A stroke is a medical condition where due to certain reasons, inadequate blood flow to the brain results in cell death. Strokes are one of the leading cause of death and disability, not only in India but all over the world. They affect about 15 million people worldwide and have left almost 5 million disabled.
According to studies, almost 75% of stroke victims become physically disabled, and out of those, 77% suffer upper limb weakness, with muscle numbness and difficulties in carrying out daily activities. Therefore, stroke rehabilitation plays an integral part in preventing post-stroke disabilities and helping a person return to regular life.
Physiotherapy is often an essential part of rehabilitation after a stroke and helps the patient to recover muscle strength, joint movement and a range of vital capacity.
Researchers at IIT Gandhinagar have incorporated an ingenious solution—computer-based VR games—to address upper-limb movement disorder in post-stroke victims.
Virtual reality or VR gives users a sense of touch when augmented with add-on instruments. Putting advances in the field of VR to use in the recovery of stroke patients, Dr Uttama Lahiri and her group have developed a technique which is a computer-based exercise platform, which is a performance-sensitive platform that can intelligently adapt itself according to the performance of patients.
This virtual gaming world is augmented with a sense of touch in which patients can feel objects in the game environment and can manipulate objects with their movements. Using this as a cornerstone, patients interacting with the simulated environment can help in practising reaching and coordination tasks.

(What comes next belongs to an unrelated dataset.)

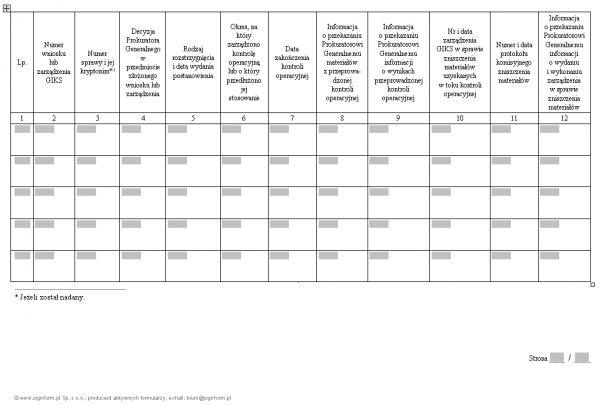 Rejestr wniosków i zarządzeń dotyczących kontroli operacyjnej prowadzonej przez Generalnego Inspektora Kontroli Skarbowej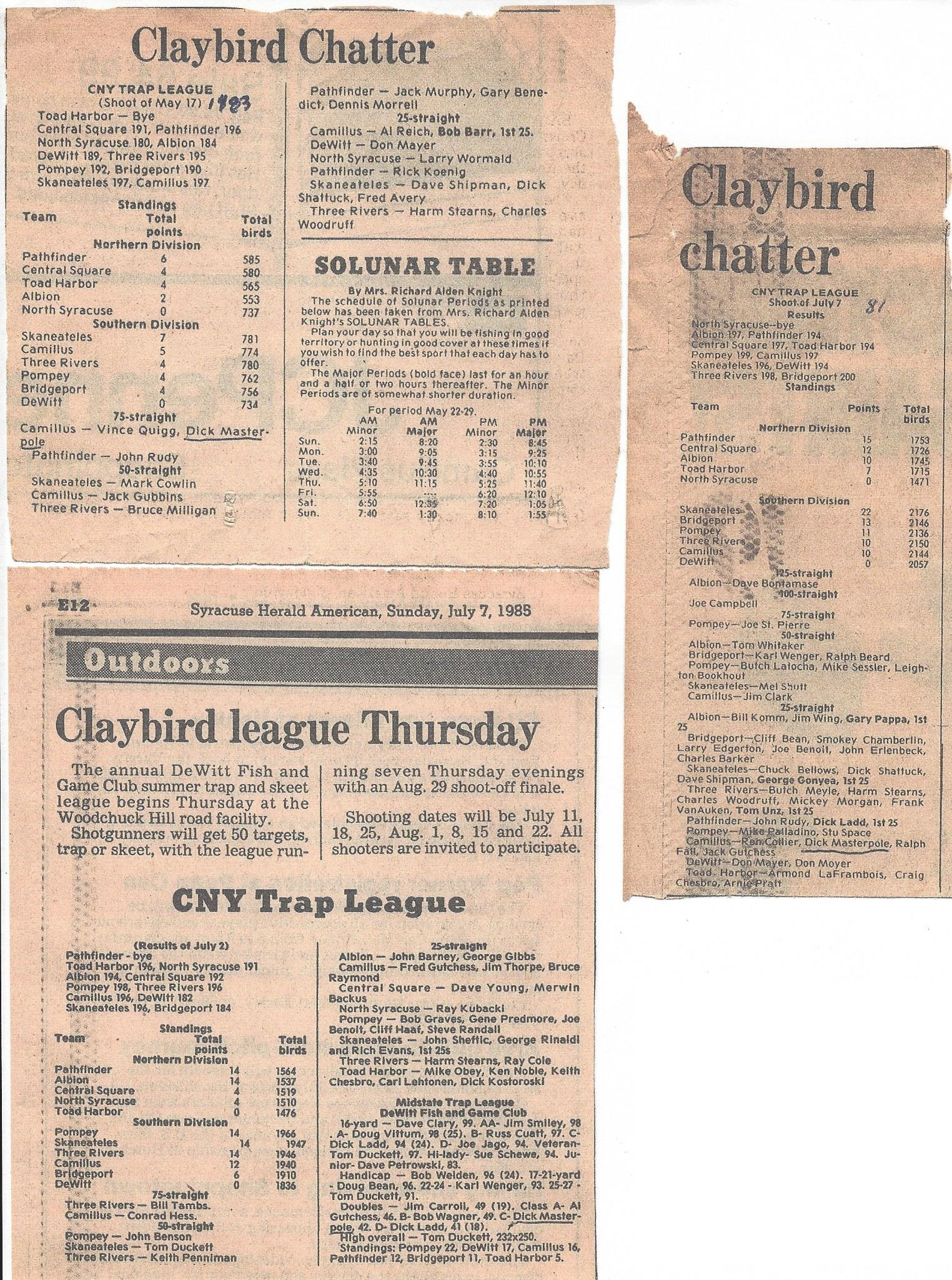 1980s claybird chatter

“Computer game-assisted upper limb recovery seems to be a novel method for assisting recovery of brain functions after stroke. Such game-based recovery may help in precise motor unit activation which makes the recovery, rational and task-oriented,” commented Dr Vijaya Nath Mishra, a stroke specialist at Sir Sunderlal Hospital, Banaras Hindu University, who is not connected with the study to India Science Wire.

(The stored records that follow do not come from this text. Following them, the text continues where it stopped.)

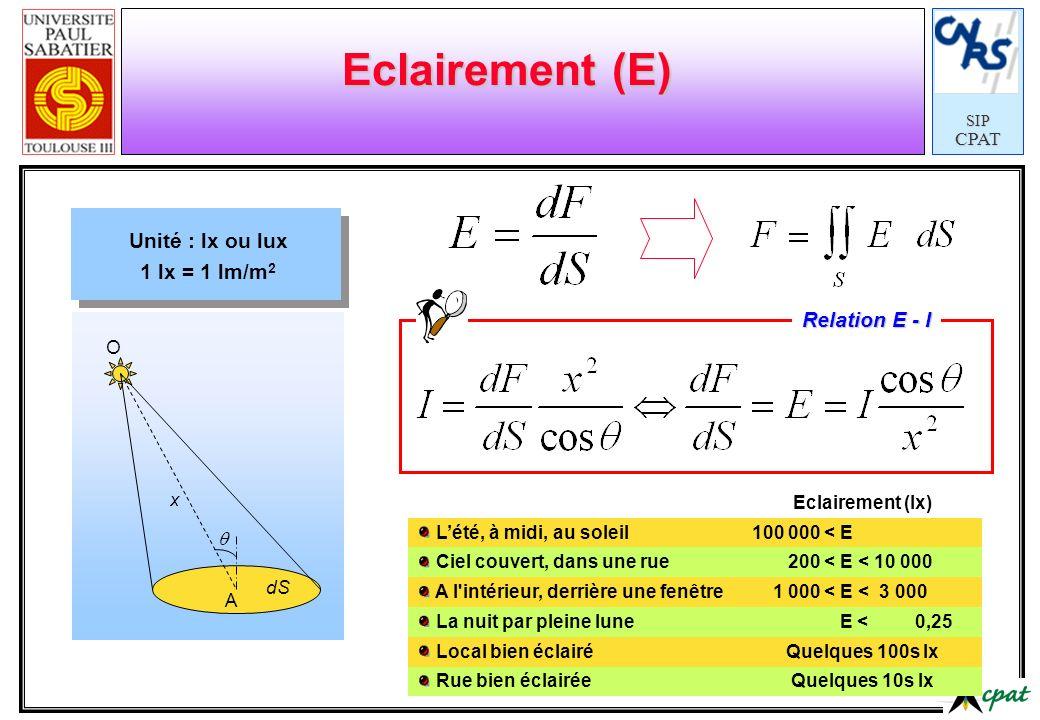 SIPCPAT dS A O x Eclairement (E) Unité : lx ou lux 1 lx = 1 lm/m 2 Relation E - I Eclairement (lx) Lété, à midi, au soleil100 000 < E Ciel couvert, da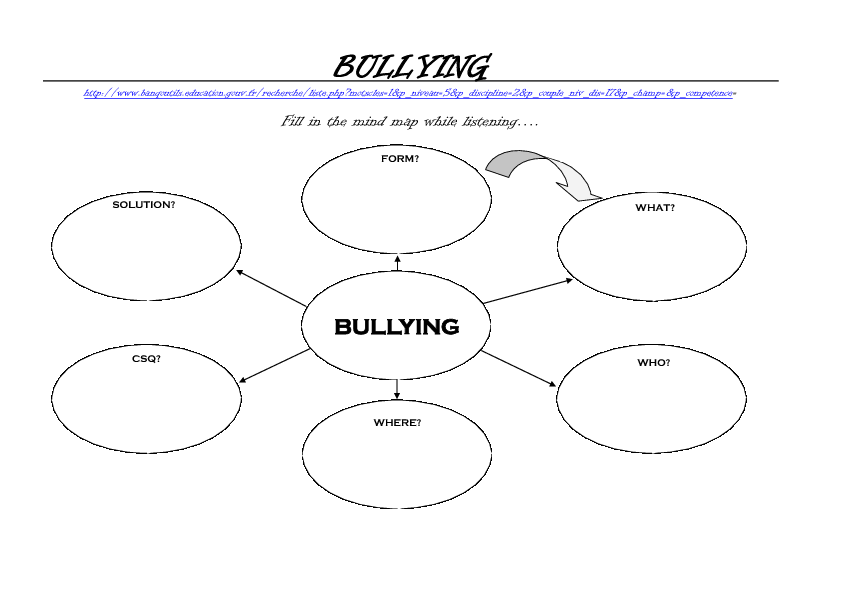 about Bullying – Cyber Bullying Worksheets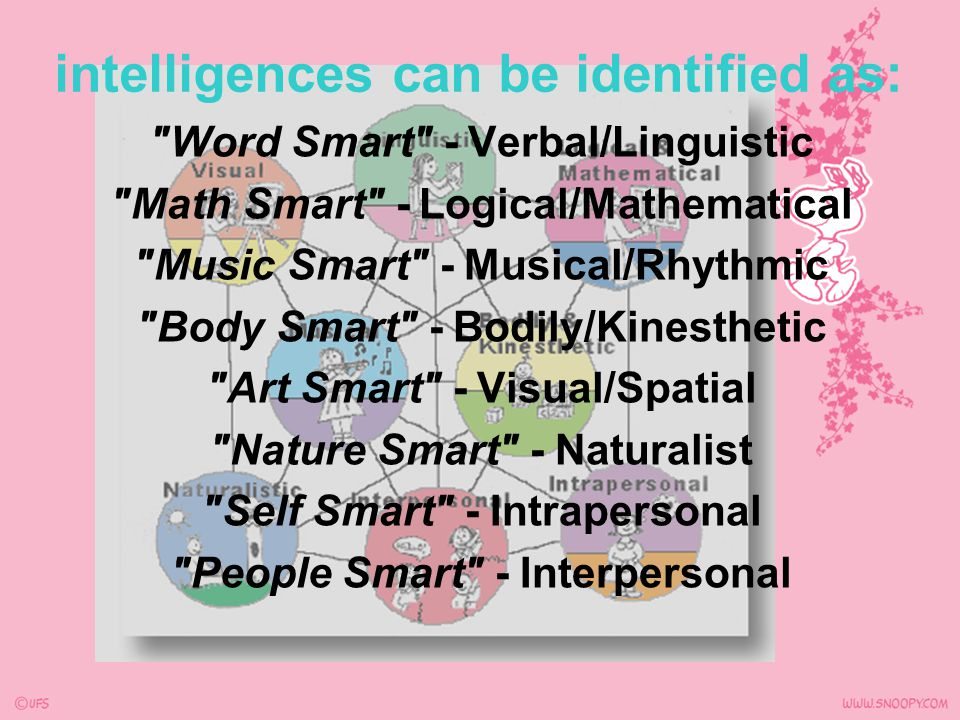 intelligences can be identified as: Verbal/Linguistic - Word Smart Logical/Mathematical - Math Smart Musical/Rhythmic - Music Smart Bodily/Kinesthetic - Body Smart Visual/Spatial - Art Smart Naturalist - Nature Smart Intrapersonal - Self Smart Interpersonal - People Smart
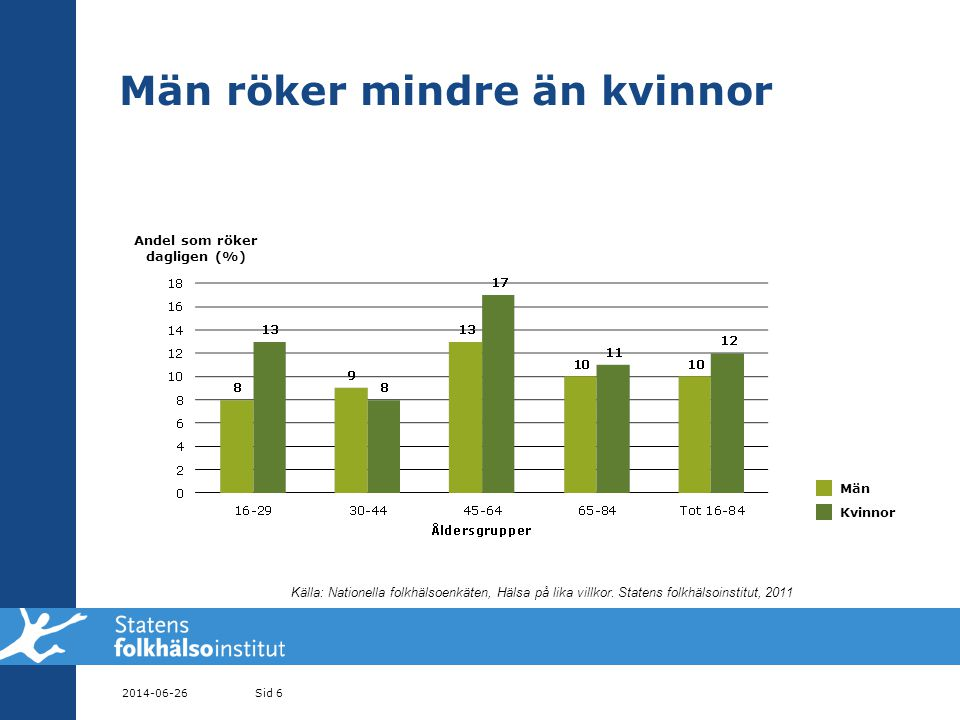 Män röker mindre än kvinnor 2014-06-26Sid 6 Andel som röker dagligen (%) Män Kvinnor Källa: Nationella folkhälsoenkäten, Hälsa på lika villkor.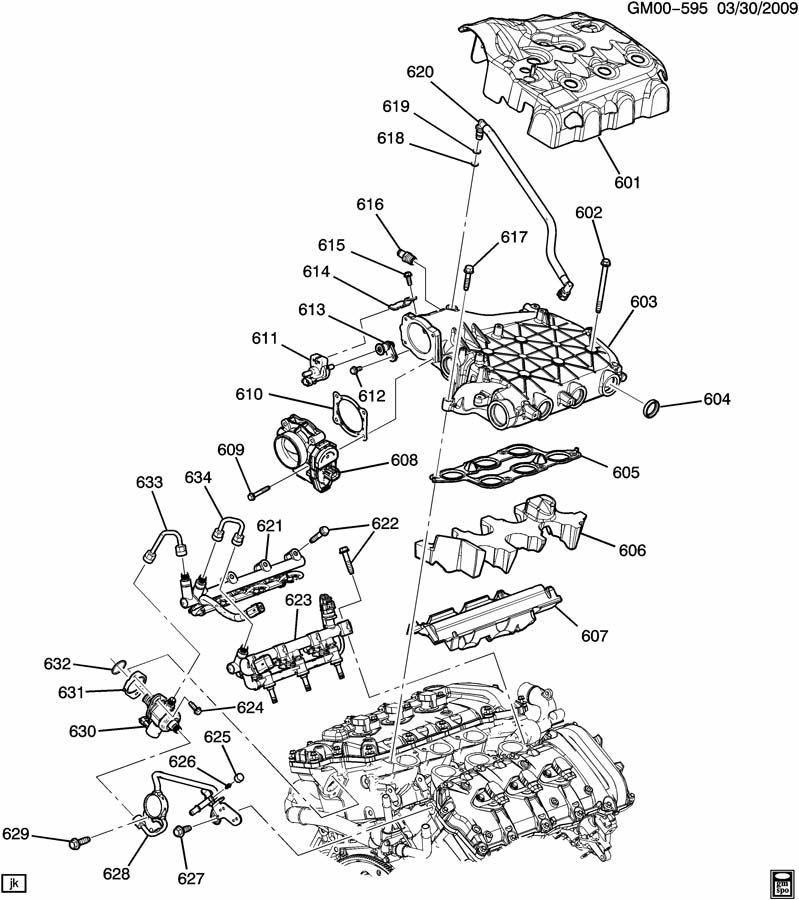 2010 Chevy Traverse Engine Diagram Wiring Diagram Brain Explained Brain Explained Led Illumina It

A unique aspect of this virtual-reality exercise is that it can intelligently adapt itself based upon the task performance capability of the patient, allowing the user to be more motivated to complete the challenges and simultaneously ensure that he or she gets treated in the process of playing the game itself.
The software of the platform consists of 48 templates of VR-based ‘reaching’ and ‘coordination’ tasks, like navigating a car through obstacles and popping balloons, which ease the movement of the shoulder joint and upper limbs as prescribed in physiotherapy guidelines.

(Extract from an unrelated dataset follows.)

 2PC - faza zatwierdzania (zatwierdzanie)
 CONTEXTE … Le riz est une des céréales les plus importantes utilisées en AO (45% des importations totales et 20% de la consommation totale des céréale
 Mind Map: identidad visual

The technique has been tested in a set of six patients with chronic stroke, who interacted with the system for 30 mins per day for a week. The results showed drastic performance improvements in the following:
(i) Increase in performance score
(ii) Reduced task completion time
(iii) Reduced performance errors
All imply an increase in terms of agility in the upper limbs.
The user-friendly and easy to operate software is not only capable of providing real-time feedback but is also individualised and adaptive to one’s capabilities. With the scores being monitored by a physiotherapist while the patient can take up the test in his home.
“We designed and validated this exercise platform among post-stroke patients, and the results are promising,” said Prof Lahiri in India Science Wire.